_What to work on_:
Pull out each line of the records that contains the string "scene". Case counts, so a line qualifies only if the capitalization matches.
-- start Records to use --
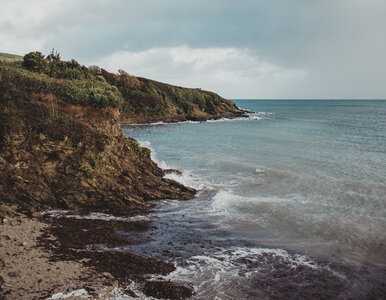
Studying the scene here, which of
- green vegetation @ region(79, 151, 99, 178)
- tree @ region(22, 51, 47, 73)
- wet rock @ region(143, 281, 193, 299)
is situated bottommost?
wet rock @ region(143, 281, 193, 299)

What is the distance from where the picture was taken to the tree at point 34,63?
1961 cm

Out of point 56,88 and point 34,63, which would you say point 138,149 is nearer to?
point 56,88

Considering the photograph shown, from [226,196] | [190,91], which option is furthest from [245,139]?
[190,91]

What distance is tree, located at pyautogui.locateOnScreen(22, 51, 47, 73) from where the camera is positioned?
1961cm

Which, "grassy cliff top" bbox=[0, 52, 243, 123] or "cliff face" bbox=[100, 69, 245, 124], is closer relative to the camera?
"grassy cliff top" bbox=[0, 52, 243, 123]

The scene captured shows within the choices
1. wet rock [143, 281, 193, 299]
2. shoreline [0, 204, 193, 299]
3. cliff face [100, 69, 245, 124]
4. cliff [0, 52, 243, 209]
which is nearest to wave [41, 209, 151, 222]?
shoreline [0, 204, 193, 299]

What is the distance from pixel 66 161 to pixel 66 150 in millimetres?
649

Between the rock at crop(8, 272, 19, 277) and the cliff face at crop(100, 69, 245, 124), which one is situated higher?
the cliff face at crop(100, 69, 245, 124)

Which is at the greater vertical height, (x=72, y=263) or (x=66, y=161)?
(x=66, y=161)

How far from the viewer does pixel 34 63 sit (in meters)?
19.7

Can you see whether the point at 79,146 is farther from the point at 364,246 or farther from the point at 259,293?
the point at 364,246

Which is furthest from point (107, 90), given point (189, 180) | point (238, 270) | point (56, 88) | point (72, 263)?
point (238, 270)

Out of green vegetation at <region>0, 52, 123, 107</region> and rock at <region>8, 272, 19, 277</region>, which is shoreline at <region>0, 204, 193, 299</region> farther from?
green vegetation at <region>0, 52, 123, 107</region>

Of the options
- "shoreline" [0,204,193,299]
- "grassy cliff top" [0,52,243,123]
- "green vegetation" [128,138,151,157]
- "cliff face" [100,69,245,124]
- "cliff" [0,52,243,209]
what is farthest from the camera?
"cliff face" [100,69,245,124]
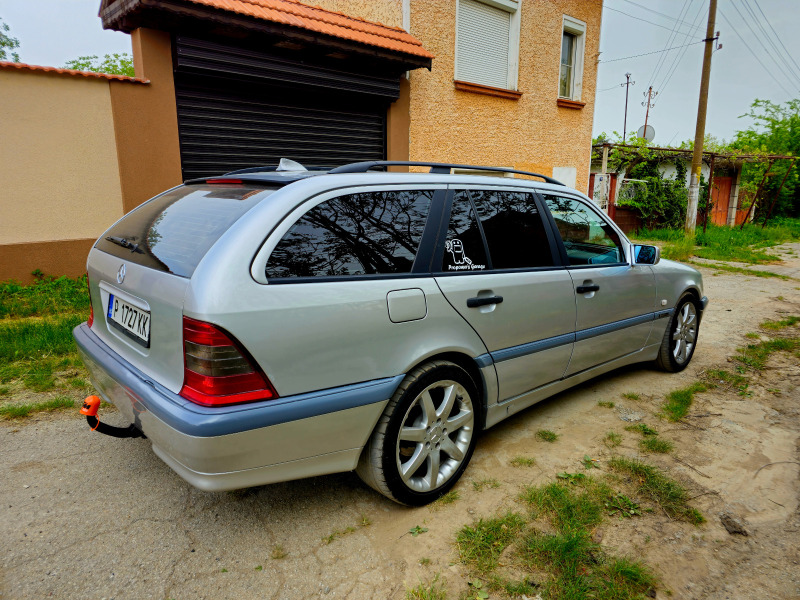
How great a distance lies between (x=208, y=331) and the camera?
1813 millimetres

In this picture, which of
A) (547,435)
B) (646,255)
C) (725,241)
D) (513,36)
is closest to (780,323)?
(646,255)

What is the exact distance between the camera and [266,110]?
24.0 feet

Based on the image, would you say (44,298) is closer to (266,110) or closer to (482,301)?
(266,110)

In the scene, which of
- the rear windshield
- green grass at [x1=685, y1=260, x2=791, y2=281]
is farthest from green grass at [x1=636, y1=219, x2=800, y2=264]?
the rear windshield

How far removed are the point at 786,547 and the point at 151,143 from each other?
23.2 feet

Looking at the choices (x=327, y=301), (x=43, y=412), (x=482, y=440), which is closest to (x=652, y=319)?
(x=482, y=440)

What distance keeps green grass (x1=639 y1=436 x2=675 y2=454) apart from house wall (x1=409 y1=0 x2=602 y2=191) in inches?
273

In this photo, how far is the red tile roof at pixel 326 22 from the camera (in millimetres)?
6496

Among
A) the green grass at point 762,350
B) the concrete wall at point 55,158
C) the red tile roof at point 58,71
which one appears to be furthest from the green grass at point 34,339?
the green grass at point 762,350

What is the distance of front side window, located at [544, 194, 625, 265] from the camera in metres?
3.30

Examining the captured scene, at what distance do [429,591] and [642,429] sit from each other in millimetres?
2038

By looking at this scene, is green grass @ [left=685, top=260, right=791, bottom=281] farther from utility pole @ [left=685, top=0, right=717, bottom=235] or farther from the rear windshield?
the rear windshield

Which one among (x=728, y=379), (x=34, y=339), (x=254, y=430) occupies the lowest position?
(x=728, y=379)

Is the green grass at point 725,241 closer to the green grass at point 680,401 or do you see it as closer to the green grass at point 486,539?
the green grass at point 680,401
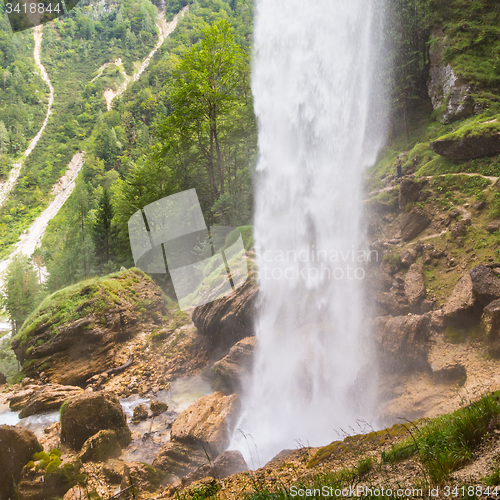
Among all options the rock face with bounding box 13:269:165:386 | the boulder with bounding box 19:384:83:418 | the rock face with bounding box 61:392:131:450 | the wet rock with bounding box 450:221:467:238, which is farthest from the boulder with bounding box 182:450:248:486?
the wet rock with bounding box 450:221:467:238

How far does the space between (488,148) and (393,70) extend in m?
11.5

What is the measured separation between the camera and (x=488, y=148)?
10945mm

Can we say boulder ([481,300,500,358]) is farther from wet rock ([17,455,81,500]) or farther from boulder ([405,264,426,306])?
wet rock ([17,455,81,500])

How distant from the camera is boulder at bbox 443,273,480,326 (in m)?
7.86

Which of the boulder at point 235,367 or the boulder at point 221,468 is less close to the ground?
the boulder at point 221,468

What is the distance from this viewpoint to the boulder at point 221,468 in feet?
19.5

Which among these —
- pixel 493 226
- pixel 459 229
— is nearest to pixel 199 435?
pixel 459 229

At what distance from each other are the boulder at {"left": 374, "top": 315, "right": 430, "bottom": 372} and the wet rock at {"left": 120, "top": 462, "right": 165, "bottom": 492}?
6774mm

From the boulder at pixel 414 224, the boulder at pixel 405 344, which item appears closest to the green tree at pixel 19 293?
the boulder at pixel 405 344

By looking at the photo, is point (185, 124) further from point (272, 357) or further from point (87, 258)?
point (272, 357)

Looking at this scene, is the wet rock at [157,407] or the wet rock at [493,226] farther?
the wet rock at [157,407]

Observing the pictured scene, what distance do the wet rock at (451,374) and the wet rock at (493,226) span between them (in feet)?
15.8

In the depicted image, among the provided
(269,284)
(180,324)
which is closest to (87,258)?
A: (180,324)

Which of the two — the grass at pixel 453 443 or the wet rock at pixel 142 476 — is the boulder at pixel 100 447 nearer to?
the wet rock at pixel 142 476
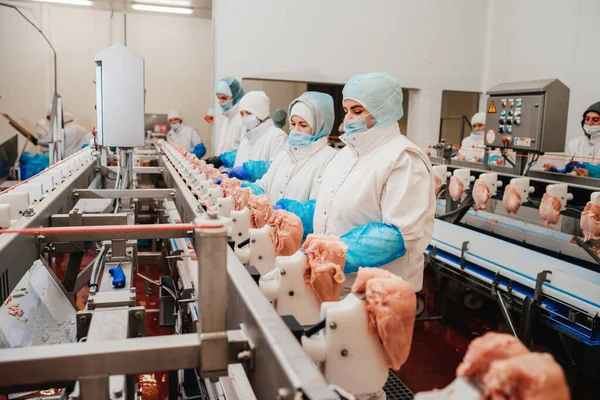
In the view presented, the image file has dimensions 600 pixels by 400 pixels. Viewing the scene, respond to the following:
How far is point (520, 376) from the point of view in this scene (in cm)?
59

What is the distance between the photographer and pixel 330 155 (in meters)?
2.83

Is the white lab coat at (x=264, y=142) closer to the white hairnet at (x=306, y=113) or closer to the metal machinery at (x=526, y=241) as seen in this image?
the white hairnet at (x=306, y=113)

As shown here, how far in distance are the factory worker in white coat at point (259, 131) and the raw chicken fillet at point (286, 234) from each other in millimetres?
2834

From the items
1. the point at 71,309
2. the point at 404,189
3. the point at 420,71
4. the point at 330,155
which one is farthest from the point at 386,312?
the point at 420,71

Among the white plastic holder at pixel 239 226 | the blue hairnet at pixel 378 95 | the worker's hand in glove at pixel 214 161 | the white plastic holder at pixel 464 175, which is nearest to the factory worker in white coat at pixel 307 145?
the blue hairnet at pixel 378 95

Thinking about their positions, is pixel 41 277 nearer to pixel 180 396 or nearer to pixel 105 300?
pixel 180 396

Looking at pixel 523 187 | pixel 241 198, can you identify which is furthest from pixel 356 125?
pixel 523 187

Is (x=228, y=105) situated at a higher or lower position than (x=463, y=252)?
higher

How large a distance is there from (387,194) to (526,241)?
2.78 metres

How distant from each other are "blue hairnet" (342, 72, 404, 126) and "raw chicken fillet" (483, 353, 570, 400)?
4.91 ft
-- end Records to use --
_Solution for this task_:
Studying the scene here, which of
The scene captured shows within the choices
In the scene, which of
Examining the captured scene, at what distance do [429,591] and [642,429] sit from each other in millimetres?
By looking at this scene, is green grass @ [left=685, top=260, right=791, bottom=281] farther from utility pole @ [left=685, top=0, right=717, bottom=235] or farther from the rear windshield?
Looking at this scene, is the wet rock at [157,407] or the wet rock at [493,226] farther?
Observing the pictured scene, what distance do the wet rock at (451,374) and the wet rock at (493,226) span between them (in feet)?
In the view presented, the image file has dimensions 600 pixels by 400 pixels. Viewing the scene, respond to the following:
How far is point (520, 376) from the point of view in this scene (in cm)?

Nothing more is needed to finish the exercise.